Natalie Fitzgerald is a Senior Strata Manager at McCormacks Strata Management where she is responsible for the management of large and complex strata schemes in Sydney’s CBD and Lower North Shore. With her career in strata spanning over eleven years Natalie is an advocate of consumer rights and involvement within the strata sector. In 2011 she was awarded the ISTM (now SCA (NSW)) Schindler Strata Industry Awards for Excellence – Young Strata Manager of the Year.


Strata Consultation Questions:


Q1. What are the main areas of the existing strata and community scheme laws you would like to see changed?

Q2. Can you see any future issues that need to be addressed in the legislation?

Q3. How could the management of strata and community schemes be improved?

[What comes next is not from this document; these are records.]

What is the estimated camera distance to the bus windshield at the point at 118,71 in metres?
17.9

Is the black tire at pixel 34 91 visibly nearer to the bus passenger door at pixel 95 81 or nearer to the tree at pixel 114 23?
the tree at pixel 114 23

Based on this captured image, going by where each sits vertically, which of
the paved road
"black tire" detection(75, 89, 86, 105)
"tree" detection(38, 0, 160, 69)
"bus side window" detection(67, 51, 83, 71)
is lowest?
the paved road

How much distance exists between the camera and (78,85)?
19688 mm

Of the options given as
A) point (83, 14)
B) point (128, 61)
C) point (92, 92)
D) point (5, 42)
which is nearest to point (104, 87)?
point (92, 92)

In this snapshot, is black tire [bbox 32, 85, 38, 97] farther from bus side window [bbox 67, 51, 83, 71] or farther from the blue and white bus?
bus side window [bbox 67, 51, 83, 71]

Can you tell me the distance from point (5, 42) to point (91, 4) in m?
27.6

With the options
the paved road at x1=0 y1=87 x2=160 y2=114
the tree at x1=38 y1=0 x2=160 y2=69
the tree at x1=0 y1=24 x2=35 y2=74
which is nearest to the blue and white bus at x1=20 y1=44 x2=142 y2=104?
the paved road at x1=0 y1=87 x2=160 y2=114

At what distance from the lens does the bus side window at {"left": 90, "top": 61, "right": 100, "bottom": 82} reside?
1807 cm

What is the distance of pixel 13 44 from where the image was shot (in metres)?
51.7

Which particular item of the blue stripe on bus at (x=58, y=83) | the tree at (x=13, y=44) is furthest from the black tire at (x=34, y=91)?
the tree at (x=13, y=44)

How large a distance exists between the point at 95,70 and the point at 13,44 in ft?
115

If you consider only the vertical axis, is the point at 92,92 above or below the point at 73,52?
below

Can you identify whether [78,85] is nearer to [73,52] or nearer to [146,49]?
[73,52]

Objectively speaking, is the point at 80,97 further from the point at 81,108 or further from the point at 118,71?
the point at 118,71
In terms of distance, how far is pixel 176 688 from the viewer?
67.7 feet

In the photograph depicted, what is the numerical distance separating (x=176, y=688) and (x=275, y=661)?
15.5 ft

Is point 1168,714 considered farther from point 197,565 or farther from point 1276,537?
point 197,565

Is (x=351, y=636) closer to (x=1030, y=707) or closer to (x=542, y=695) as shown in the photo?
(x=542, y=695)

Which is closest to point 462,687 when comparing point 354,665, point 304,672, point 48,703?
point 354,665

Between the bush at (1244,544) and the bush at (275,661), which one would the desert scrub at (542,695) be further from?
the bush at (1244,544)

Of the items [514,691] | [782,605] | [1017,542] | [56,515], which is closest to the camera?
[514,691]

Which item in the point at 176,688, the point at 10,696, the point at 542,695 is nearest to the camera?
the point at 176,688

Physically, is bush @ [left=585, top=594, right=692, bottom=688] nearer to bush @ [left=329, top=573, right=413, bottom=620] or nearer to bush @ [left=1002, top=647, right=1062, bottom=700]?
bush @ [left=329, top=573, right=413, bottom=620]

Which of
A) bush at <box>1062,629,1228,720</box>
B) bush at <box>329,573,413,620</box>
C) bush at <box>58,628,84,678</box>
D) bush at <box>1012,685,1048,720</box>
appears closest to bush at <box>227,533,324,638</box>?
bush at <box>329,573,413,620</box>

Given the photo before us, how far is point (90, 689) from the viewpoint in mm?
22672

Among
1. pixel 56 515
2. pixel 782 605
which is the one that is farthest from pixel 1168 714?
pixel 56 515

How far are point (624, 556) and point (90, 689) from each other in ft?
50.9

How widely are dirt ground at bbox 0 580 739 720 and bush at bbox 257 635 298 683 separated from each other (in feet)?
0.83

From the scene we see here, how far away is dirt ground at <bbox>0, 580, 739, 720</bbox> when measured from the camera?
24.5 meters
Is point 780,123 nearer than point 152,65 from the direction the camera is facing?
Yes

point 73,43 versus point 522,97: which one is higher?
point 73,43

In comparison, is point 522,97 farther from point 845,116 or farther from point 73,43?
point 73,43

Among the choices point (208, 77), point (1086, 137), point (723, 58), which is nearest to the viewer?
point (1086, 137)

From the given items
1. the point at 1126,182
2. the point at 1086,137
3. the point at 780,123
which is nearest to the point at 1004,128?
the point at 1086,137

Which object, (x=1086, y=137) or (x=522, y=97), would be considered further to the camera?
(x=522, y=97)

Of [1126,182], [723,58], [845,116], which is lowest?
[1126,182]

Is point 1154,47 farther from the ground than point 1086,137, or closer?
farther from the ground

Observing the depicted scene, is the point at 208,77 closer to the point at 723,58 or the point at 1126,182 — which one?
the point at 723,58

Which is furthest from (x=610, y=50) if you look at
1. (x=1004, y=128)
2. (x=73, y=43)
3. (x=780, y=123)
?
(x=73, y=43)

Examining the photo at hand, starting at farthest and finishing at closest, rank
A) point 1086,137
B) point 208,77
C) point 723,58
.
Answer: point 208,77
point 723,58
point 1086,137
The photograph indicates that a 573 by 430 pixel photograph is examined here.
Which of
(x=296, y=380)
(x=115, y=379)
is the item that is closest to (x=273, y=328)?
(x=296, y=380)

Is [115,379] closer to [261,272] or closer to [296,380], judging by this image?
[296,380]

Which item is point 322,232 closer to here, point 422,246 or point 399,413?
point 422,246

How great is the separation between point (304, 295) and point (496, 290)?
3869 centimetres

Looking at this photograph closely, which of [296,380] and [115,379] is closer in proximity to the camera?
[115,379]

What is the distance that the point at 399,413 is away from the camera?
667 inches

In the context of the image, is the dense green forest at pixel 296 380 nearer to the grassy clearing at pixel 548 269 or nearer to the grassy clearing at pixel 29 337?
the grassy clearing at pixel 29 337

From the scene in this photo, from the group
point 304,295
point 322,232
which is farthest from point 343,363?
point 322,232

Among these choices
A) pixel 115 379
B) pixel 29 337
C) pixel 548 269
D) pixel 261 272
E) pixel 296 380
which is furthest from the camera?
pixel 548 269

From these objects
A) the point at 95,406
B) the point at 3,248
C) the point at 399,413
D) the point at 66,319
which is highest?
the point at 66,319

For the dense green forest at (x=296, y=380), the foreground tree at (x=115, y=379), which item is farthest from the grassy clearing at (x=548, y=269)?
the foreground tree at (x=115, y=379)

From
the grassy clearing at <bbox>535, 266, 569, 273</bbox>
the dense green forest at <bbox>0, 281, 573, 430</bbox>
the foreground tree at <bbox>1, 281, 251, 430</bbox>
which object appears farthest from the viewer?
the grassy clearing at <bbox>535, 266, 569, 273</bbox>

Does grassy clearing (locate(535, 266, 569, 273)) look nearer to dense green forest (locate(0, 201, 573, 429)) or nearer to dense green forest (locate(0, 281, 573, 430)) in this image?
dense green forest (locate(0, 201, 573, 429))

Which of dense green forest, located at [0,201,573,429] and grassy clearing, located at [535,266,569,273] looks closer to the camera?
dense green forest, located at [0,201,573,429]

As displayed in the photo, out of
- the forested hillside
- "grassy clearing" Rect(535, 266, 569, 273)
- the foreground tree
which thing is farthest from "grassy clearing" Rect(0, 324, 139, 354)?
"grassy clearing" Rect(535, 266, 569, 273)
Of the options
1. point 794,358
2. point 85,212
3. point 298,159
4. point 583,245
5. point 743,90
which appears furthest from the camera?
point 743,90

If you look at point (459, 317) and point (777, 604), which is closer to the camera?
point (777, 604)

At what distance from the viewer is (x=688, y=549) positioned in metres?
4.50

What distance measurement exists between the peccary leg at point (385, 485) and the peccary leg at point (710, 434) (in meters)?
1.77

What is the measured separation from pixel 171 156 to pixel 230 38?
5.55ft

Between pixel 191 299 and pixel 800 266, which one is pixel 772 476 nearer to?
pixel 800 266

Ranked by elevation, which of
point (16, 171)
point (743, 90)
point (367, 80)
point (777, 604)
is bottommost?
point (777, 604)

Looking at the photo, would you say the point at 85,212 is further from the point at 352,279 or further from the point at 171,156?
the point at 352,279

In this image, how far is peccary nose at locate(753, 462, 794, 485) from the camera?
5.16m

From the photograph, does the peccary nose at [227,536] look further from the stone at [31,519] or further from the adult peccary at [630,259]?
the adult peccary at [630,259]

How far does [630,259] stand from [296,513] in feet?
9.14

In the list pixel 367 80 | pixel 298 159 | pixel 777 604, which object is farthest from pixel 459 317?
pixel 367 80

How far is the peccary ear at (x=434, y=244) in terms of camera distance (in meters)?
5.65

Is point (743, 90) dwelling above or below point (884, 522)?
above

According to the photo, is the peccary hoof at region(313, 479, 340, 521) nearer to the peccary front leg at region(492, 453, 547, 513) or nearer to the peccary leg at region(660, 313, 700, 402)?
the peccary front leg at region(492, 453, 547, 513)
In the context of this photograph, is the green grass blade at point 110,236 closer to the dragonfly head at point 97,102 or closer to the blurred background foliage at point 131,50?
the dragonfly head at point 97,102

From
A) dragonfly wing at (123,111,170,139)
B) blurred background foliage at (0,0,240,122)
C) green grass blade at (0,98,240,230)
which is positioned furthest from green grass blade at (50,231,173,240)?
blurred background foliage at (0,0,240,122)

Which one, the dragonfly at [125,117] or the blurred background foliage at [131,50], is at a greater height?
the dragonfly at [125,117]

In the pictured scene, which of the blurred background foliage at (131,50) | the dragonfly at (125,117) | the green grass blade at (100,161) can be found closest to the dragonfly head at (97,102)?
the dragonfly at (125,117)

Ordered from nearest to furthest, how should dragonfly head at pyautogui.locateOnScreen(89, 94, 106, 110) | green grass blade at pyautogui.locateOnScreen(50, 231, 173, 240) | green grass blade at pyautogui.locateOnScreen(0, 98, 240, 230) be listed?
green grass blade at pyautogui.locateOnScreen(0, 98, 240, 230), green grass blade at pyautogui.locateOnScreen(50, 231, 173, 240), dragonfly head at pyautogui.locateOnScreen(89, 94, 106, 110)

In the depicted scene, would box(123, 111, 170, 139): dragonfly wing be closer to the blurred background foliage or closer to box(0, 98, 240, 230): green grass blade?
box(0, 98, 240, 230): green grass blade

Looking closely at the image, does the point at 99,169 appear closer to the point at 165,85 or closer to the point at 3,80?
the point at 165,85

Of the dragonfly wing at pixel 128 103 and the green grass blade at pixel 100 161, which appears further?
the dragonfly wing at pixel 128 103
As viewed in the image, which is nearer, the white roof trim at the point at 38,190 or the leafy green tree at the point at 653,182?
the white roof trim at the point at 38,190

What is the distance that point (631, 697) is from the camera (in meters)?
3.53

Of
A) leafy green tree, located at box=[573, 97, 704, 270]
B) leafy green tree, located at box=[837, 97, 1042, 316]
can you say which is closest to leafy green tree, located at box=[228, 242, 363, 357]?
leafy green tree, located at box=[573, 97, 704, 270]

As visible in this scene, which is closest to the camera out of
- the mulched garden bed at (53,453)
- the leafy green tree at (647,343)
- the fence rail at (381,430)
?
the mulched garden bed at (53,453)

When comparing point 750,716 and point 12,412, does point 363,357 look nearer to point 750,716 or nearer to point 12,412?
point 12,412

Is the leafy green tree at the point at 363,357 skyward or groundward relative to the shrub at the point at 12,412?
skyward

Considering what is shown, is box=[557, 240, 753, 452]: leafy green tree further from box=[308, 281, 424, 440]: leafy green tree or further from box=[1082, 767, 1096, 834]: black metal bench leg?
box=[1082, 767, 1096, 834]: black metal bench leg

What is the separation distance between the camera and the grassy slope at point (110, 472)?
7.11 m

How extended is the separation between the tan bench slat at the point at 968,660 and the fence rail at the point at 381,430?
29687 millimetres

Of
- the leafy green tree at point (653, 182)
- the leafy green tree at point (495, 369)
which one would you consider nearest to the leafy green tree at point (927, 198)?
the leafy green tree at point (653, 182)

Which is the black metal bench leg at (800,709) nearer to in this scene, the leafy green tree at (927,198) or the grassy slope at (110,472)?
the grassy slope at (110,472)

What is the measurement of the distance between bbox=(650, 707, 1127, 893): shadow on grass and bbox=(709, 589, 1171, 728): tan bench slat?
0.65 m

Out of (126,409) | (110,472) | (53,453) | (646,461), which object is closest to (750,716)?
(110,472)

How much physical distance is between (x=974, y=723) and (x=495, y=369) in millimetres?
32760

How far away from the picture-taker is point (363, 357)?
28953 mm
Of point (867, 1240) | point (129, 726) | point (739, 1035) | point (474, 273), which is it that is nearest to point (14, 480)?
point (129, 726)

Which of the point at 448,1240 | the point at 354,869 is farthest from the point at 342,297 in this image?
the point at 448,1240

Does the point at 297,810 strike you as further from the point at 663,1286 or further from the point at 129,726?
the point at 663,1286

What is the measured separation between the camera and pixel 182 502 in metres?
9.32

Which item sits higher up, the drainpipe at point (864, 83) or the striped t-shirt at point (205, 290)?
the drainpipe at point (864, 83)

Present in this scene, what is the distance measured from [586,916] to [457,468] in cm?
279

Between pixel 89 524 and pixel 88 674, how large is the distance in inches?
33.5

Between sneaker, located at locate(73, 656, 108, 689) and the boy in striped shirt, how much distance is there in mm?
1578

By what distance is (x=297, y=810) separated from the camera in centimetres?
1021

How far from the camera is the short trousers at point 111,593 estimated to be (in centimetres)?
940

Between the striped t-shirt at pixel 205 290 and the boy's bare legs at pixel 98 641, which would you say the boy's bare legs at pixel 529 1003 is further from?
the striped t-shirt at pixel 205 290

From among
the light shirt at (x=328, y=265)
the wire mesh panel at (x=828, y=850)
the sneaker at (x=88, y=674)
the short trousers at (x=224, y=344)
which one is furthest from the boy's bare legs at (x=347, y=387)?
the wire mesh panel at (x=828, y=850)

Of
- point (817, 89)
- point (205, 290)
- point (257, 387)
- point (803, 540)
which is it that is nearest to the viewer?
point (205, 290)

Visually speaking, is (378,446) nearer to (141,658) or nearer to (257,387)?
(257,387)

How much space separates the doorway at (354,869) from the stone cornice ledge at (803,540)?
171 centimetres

Q4. Are there any changes needed to the way disputes in strata and community schemes are resolved?



  1. billen ben

    February 16, 2012 at 11:21 am

    knowing before the fact

    I actually feel it is more important the owners get a detailed agenda than it is they get minutes. Minutes aren’t much chop if there was something decided by the EC that the owners didn’t really want the EC doing. If owners get the agenda, proper notice and cl11 of Schedule 3 of the SSMA is a footnote on the agenda then there is at least the opportunity to possibly veto the EC; if the owners want to.

    "It is unrealistic and even unfair to expect that placing agendas and minutes on a noticeboard constitutes proper notice to owners ……"
    Not only is placing agendas on a noticeboard unsatisfactory notice but it makes using the veto of cl 11 of Schedule 3 of the Strata Act very, very difficult for several reasons. Cl 11 of Schedule 3 is the only tool the owners have to control the EC. Knowing what the EC wants to do is a higher priority than knowing what they have done. Knowing both is the best outcome for owners.

    "It is an often discussed opinion that apathetic owners through their disinterest impact negativity on the sense of shared ownership and responsibility in relation to a building."
    It is more than just an opinion, for many SP’s it is a fact of their existence. I can say from experience that in large SP’s the sending of agendas and minutes does little for "a shift in the positive towards more harmonious strata living".

    • RayD

      February 28, 2012 at 3:38 am

      Schemes since 1997 have to mail notices to owners

      I am continually dismayed by the lack of knowledge by so called industry experts.

      The Act (or more specifically, the Regulations) has already addressed this problem 15 years ago by effectively removing the use of notice boards from schemes registered since 1997. The Act says, in all cases of displaying notices, words like “if the owners corporation is required by the by-laws to maintain a notice board” otherwise mail the stuff out. The model by-laws offered since 1997 DO NOT have the requirement to maintain a notice board.  Even the Office of Fair Trading’s Strata Living booklet makes this point.

      Even if the notice board has been installed, unless the by-laws require one, the notices have to be mailed out.

      Because the by-laws in force for a strata scheme are the by-laws adopted at the date of registration [s 41(2)] schemes older than 1997 have to repeal the old by-law 18 to bring them into step with more modern schemes.

      • Natalie Fitzgerald

        Natalie Fitzgerald

        February 28, 2012 at 11:03 pm

         Speaking in strictly

        Speaking in strictly general terms there are a very large number of strata schemes that were registered prior to 1 July 1997 and which will have in place the Schedule 1 by-laws –which require that the Owners Corporation maintain a noticeboard. And it would seem likely that a great number of them have not repealed by-law 18.  

        Practically speaking, small schemes (and perhaps at times incorrectly) are relying on the provision in Schedule 3 that allows for notice to be served via the noticeboard (and yes, provided the by-laws provides for one to maintained).
        It seems warranted to suggest that this matter can be simplified – an amendments to the Act that requires all schemes give personal written notice and minutes to all owners of Executive Committee meetings, regardless of size (or by-laws).